Speedwork: If you’re up to the pain and trying to improve your speed, you can do some speedwork. These workouts help you increase your speed and endurance and includes a variety of strategies including hill repeats, intervals, and tempo runs. Yes, fartleks too.

Splits: When you divide the total time in a race, you call the smaller parts splits. It’s fine to have an even split, which is when you run the same pace throughout the entire race. If you run the second half faster than the first, which usually gets you to the finish line sooner, it’s called a negative split. If you run the first half faster, it’s called slowing down.

Static Stretching: Most of us probably learned to stretch and hold the extreme positions for at least 30 seconds before any physical exertion. This throwback to PhysEd, school sports, and even some gym workouts supposedly helped prevent injuries. New research believes it’s better for you to break a sweat and warm up, usually through a couple of laps of running around a court or once around a track before you stretch.

Streaker: This really is not the bare kind you’re thinking of. You’re a streaker if you run every day for a long period of time.

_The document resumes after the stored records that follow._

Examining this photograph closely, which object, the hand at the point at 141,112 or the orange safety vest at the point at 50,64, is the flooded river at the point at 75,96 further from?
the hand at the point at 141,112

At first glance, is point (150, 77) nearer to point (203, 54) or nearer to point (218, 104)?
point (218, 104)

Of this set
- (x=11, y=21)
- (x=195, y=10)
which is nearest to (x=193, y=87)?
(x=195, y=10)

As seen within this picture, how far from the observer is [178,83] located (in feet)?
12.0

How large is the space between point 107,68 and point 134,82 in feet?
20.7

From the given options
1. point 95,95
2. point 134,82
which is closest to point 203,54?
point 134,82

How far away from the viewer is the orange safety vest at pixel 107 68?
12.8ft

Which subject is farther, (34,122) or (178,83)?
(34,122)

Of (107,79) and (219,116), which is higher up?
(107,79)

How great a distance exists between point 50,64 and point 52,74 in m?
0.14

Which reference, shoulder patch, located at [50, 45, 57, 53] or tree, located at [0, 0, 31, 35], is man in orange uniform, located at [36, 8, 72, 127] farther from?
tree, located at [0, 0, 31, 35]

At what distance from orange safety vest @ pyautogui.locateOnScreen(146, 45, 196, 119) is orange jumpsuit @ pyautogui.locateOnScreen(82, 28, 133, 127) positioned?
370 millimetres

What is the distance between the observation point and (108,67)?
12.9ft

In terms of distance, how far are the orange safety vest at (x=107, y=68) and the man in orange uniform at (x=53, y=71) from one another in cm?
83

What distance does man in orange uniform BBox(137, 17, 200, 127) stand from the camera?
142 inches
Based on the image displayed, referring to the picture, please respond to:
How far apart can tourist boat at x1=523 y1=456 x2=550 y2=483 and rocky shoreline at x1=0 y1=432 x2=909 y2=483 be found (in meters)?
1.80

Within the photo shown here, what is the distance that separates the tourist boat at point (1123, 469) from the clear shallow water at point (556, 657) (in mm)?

This is how you clock miles, build endurance, and stay motivated.

Strength Training: Yes, you need to build up your muscles if you want to last through all those marathon miles! Stronger muscles help prevent injuries and allow you to endure the pain and suffering of pounding that pavement. Strength training can be done with or without weights, so you can start pumping iron or going for push-ups, squats, and planks. Did you know yoga is also good strength training?

Strides: Any stride is a step forward, so you can think of your run as a series of strides. You can also refer to a series of short sprints—as opposed to “real running”—as strides or striders. Each sprint can be anywhere from 50 to 200 meters.